▸ **WHAT THE TASK ASKS**: Only the lines from the one containing "Looking at this" to the end of the records should be written out, exactly and with both ends included; pictures are excluded.
* START DATASET *
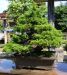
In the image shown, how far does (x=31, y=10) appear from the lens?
2.47m

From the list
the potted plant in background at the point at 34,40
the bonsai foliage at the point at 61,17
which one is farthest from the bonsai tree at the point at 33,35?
the bonsai foliage at the point at 61,17

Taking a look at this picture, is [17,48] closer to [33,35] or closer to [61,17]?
[33,35]

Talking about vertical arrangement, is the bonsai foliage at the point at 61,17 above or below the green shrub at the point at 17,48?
above

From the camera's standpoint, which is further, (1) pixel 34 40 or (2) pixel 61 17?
(2) pixel 61 17

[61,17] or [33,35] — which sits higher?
[61,17]

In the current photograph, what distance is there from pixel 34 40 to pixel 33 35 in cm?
6

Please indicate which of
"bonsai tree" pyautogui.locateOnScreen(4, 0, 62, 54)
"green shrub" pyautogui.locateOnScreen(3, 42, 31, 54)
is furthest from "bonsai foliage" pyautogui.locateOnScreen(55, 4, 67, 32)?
"green shrub" pyautogui.locateOnScreen(3, 42, 31, 54)

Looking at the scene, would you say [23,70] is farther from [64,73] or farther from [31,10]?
[31,10]

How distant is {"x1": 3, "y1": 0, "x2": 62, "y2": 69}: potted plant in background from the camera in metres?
2.27

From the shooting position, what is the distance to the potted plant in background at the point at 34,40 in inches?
89.4

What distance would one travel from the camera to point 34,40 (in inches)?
92.7

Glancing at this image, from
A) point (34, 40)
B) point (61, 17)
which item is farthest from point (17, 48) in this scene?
point (61, 17)

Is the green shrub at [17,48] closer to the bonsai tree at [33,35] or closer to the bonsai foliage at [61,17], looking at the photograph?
the bonsai tree at [33,35]

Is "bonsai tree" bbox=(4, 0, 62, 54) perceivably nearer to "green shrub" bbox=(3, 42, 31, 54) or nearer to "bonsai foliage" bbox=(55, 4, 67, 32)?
"green shrub" bbox=(3, 42, 31, 54)
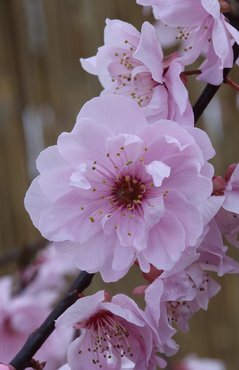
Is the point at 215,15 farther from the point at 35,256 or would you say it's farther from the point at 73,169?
the point at 35,256

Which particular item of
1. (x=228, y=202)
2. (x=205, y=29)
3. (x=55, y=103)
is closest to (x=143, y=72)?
(x=205, y=29)

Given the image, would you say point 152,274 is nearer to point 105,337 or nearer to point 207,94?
point 105,337

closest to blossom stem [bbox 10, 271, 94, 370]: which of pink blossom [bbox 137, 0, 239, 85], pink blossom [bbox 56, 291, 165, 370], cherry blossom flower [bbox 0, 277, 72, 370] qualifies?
pink blossom [bbox 56, 291, 165, 370]

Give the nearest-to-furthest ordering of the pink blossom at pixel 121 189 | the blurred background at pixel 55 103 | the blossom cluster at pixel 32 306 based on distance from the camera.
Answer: the pink blossom at pixel 121 189
the blossom cluster at pixel 32 306
the blurred background at pixel 55 103

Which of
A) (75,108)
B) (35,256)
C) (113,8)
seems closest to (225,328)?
(35,256)

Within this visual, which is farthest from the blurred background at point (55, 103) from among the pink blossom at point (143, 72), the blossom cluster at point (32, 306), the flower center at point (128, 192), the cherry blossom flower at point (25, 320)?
the flower center at point (128, 192)

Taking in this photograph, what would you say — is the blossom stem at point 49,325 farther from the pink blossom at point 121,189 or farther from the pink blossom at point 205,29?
the pink blossom at point 205,29

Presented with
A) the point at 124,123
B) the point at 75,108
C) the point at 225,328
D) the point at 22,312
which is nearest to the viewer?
the point at 124,123
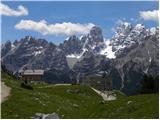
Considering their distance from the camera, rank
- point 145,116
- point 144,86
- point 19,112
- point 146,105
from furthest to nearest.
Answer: point 144,86, point 19,112, point 146,105, point 145,116

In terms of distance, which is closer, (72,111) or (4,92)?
(72,111)

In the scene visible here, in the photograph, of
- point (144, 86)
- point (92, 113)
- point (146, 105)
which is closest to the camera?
point (146, 105)

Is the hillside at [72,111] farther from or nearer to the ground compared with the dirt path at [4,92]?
nearer to the ground

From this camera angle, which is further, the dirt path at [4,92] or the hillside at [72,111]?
the dirt path at [4,92]

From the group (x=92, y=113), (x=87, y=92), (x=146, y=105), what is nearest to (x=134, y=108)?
(x=146, y=105)

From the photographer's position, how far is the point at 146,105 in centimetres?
4434

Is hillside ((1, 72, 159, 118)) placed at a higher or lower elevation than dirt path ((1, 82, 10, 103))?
lower

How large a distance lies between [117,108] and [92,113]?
Result: 3.18 m

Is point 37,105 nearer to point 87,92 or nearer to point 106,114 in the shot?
point 106,114

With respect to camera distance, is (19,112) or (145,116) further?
(19,112)

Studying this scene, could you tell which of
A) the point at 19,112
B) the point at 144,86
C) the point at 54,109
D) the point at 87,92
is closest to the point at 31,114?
the point at 19,112

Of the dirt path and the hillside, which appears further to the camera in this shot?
the dirt path

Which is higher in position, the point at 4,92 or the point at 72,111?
the point at 4,92

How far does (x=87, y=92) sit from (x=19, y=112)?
7533cm
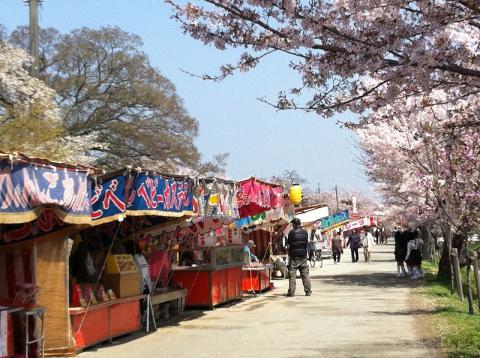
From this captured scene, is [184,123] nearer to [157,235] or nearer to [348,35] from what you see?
[157,235]

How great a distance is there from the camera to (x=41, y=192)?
7.17 m

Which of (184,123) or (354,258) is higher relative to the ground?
(184,123)

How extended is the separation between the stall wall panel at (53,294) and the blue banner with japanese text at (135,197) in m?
0.78

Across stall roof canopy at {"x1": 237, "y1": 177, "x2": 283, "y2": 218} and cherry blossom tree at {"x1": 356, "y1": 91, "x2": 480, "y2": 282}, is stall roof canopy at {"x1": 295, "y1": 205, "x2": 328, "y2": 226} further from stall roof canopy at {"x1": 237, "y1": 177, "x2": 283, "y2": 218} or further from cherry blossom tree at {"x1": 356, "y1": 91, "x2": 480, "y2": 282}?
stall roof canopy at {"x1": 237, "y1": 177, "x2": 283, "y2": 218}

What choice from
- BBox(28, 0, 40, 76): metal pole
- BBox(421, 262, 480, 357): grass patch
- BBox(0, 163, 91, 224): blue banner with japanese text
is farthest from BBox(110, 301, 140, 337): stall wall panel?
BBox(28, 0, 40, 76): metal pole

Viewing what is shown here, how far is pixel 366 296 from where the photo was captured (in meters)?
16.9

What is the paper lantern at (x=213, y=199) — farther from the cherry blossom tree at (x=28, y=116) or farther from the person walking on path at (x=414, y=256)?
the person walking on path at (x=414, y=256)

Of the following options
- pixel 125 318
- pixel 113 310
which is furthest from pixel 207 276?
pixel 113 310

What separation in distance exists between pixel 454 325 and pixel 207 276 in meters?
5.49

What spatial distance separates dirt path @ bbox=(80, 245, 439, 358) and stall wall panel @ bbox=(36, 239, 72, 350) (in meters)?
0.45

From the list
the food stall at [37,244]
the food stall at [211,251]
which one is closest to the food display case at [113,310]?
the food stall at [37,244]

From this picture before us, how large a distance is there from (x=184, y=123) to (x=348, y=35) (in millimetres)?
A: 29787

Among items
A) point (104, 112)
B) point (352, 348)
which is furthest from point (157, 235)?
point (104, 112)

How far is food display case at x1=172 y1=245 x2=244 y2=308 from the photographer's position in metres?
14.3
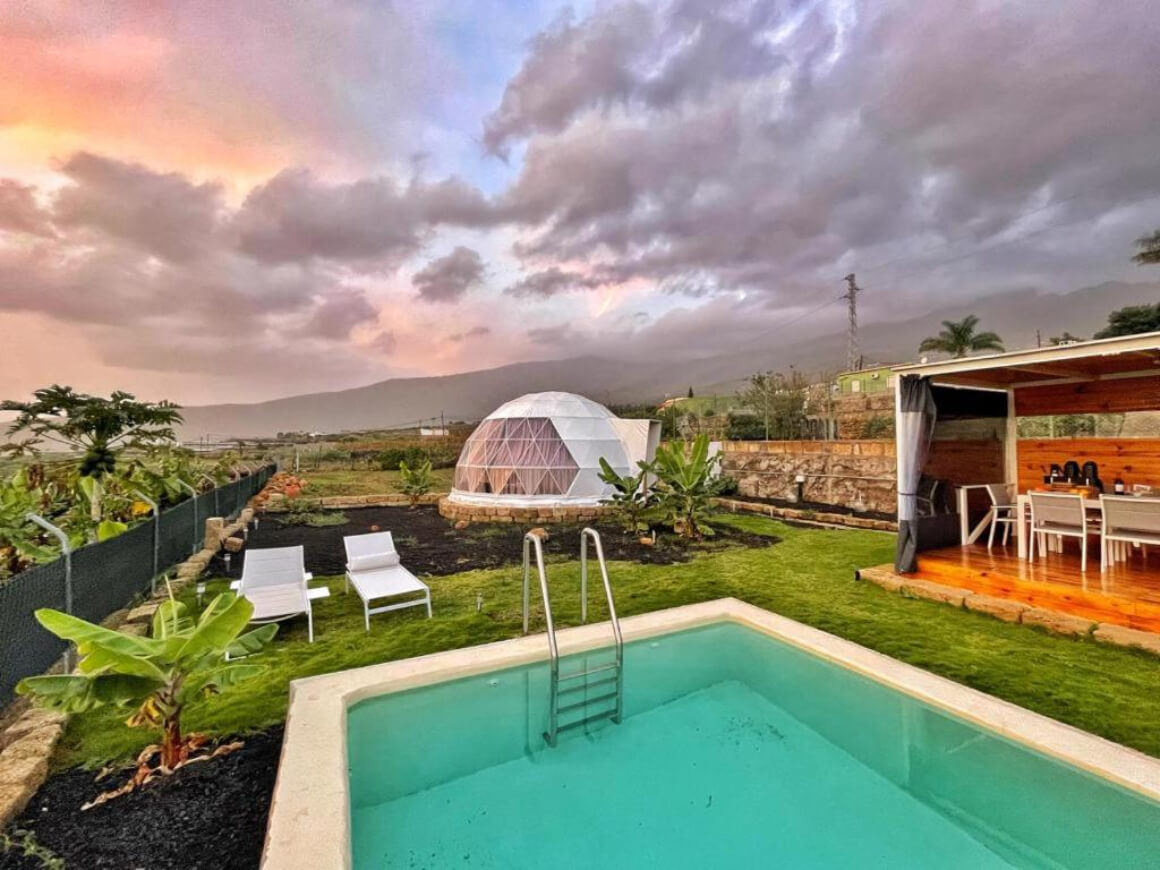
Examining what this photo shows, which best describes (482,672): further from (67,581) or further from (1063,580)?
(1063,580)

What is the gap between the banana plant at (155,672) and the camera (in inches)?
105

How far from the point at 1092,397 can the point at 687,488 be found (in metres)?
6.26

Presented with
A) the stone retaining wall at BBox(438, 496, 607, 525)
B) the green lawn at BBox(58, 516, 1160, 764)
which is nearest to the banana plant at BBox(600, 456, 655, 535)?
the stone retaining wall at BBox(438, 496, 607, 525)

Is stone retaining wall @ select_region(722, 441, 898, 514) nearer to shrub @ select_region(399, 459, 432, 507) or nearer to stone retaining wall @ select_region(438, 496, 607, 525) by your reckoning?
stone retaining wall @ select_region(438, 496, 607, 525)

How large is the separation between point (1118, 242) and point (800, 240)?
3473 cm

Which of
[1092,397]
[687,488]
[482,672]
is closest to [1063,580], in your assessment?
[1092,397]

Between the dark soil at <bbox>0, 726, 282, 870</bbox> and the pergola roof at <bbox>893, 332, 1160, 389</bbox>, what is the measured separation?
774 cm

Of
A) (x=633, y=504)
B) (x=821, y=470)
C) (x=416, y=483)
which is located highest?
(x=821, y=470)

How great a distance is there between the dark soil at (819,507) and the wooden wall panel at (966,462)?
396 cm

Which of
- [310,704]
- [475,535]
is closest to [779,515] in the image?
[475,535]

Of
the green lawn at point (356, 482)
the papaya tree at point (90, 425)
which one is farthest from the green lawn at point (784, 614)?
the green lawn at point (356, 482)

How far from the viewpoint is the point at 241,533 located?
1110cm

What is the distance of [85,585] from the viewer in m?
4.50

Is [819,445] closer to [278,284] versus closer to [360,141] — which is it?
[360,141]
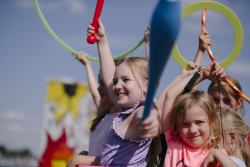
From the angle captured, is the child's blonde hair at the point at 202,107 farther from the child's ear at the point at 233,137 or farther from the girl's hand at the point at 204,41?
the girl's hand at the point at 204,41

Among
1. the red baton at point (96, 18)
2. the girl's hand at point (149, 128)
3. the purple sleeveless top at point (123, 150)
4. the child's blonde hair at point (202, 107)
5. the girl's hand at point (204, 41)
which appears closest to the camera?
the girl's hand at point (149, 128)

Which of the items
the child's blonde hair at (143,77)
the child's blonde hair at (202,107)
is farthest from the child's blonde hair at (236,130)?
the child's blonde hair at (143,77)

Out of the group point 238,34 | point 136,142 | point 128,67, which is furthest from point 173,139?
point 238,34

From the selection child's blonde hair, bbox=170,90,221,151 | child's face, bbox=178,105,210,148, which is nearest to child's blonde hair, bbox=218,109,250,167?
child's blonde hair, bbox=170,90,221,151

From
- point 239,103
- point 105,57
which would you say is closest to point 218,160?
point 105,57

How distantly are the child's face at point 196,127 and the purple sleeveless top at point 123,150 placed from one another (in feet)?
1.12

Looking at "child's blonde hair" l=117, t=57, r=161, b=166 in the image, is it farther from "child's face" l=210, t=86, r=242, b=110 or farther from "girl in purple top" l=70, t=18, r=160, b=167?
"child's face" l=210, t=86, r=242, b=110

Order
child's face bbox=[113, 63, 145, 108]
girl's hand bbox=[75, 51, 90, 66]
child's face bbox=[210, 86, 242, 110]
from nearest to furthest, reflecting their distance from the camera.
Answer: child's face bbox=[113, 63, 145, 108]
child's face bbox=[210, 86, 242, 110]
girl's hand bbox=[75, 51, 90, 66]

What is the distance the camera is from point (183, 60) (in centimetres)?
252

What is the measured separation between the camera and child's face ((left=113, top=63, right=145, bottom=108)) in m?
1.85

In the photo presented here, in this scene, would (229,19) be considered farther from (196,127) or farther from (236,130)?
(196,127)

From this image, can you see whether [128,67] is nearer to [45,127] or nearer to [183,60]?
[183,60]

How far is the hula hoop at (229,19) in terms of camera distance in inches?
98.7

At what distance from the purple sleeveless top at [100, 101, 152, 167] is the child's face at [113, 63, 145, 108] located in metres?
0.08
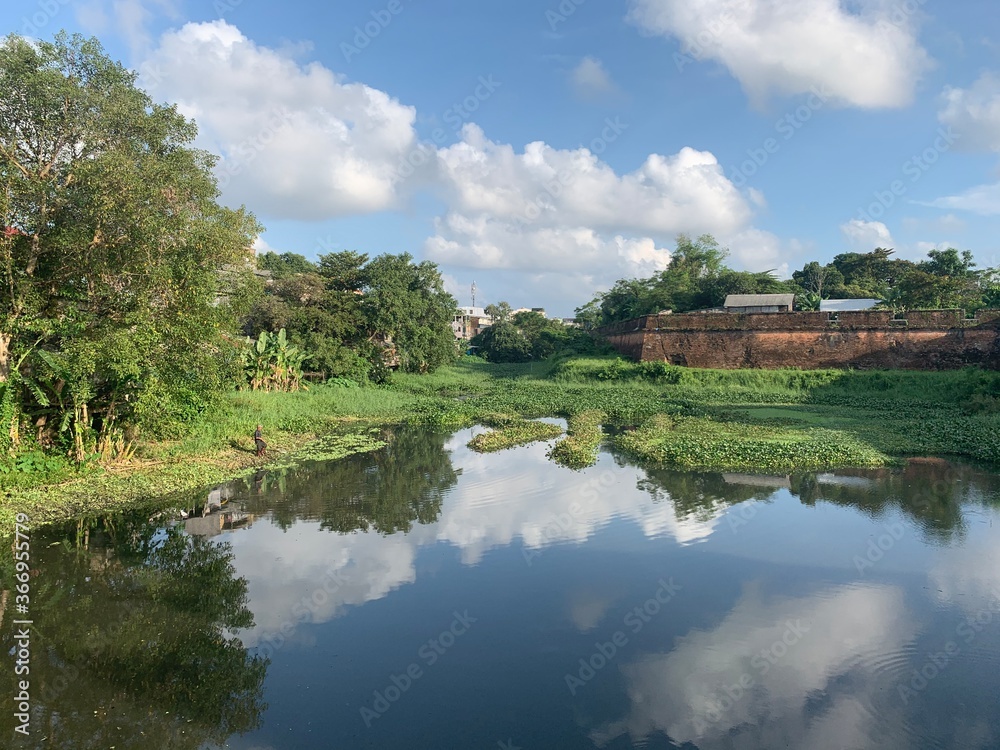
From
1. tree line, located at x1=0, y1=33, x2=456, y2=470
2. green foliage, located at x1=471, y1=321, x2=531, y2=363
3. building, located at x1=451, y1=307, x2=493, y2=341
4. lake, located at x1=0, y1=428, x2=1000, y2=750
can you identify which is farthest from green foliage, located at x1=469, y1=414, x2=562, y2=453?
building, located at x1=451, y1=307, x2=493, y2=341

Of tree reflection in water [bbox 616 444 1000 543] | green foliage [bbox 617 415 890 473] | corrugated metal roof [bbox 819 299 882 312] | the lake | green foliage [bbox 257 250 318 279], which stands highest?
green foliage [bbox 257 250 318 279]

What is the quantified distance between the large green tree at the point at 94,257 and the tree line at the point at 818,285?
31.8m

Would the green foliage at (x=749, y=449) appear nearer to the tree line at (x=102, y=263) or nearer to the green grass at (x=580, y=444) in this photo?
the green grass at (x=580, y=444)

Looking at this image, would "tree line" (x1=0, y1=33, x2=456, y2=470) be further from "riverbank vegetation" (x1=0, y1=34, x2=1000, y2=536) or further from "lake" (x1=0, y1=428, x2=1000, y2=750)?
"lake" (x1=0, y1=428, x2=1000, y2=750)

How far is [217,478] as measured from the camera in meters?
12.7

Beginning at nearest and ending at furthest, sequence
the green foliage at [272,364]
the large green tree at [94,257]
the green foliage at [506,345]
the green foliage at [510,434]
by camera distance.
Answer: the large green tree at [94,257], the green foliage at [510,434], the green foliage at [272,364], the green foliage at [506,345]

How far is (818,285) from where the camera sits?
1900 inches

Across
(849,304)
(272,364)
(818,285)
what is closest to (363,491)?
(272,364)

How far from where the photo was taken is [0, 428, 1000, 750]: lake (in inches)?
200

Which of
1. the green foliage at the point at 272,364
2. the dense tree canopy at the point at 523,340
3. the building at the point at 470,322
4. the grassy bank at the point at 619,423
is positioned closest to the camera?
the grassy bank at the point at 619,423

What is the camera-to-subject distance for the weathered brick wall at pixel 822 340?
2528 centimetres

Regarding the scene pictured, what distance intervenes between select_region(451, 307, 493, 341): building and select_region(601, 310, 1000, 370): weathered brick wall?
1665 inches

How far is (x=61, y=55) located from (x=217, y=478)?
8.09 metres

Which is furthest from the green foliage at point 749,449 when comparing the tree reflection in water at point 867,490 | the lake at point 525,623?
the lake at point 525,623
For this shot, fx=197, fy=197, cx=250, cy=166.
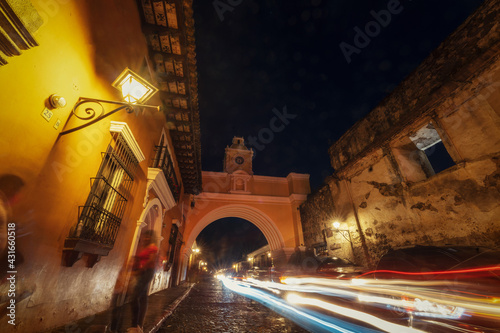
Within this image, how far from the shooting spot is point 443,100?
283 inches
* END DATASET *
▸ **RESULT**:
Looking at this image, would "tree line" (x1=0, y1=33, x2=456, y2=470) be further from "riverbank vegetation" (x1=0, y1=34, x2=1000, y2=536) or further from "lake" (x1=0, y1=428, x2=1000, y2=750)?
"lake" (x1=0, y1=428, x2=1000, y2=750)

How far is [217,478] as measured from the camera in meters?
12.7

Beginning at nearest and ending at furthest, sequence
the green foliage at [272,364]
the large green tree at [94,257]
the green foliage at [506,345]
the green foliage at [510,434]
by camera distance.
Answer: the large green tree at [94,257], the green foliage at [510,434], the green foliage at [272,364], the green foliage at [506,345]

How far is (818,285) from where the camera sits?
1900 inches

Across
(849,304)
(272,364)
(818,285)
what is closest to (363,491)?
(272,364)

How far from where the photo was taken is [0, 428, 1000, 750]: lake (in inches)?
200

Which of
1. the green foliage at the point at 272,364
2. the dense tree canopy at the point at 523,340
3. the building at the point at 470,322
4. the grassy bank at the point at 619,423
is positioned closest to the camera?
the grassy bank at the point at 619,423

What is the camera-to-subject distance for the weathered brick wall at pixel 822 340?
2528 centimetres

Regarding the scene pictured, what distance intervenes between select_region(451, 307, 493, 341): building and select_region(601, 310, 1000, 370): weathered brick wall?
1665 inches

How far is (x=61, y=55) located from (x=217, y=478)?
8.09 metres

Which is furthest from the green foliage at point 749,449 when comparing the tree reflection in water at point 867,490 | the lake at point 525,623?
the lake at point 525,623
For this shot, fx=197, fy=197, cx=250, cy=166.
Within this image, how far from the shooting spot is point 443,100?
283 inches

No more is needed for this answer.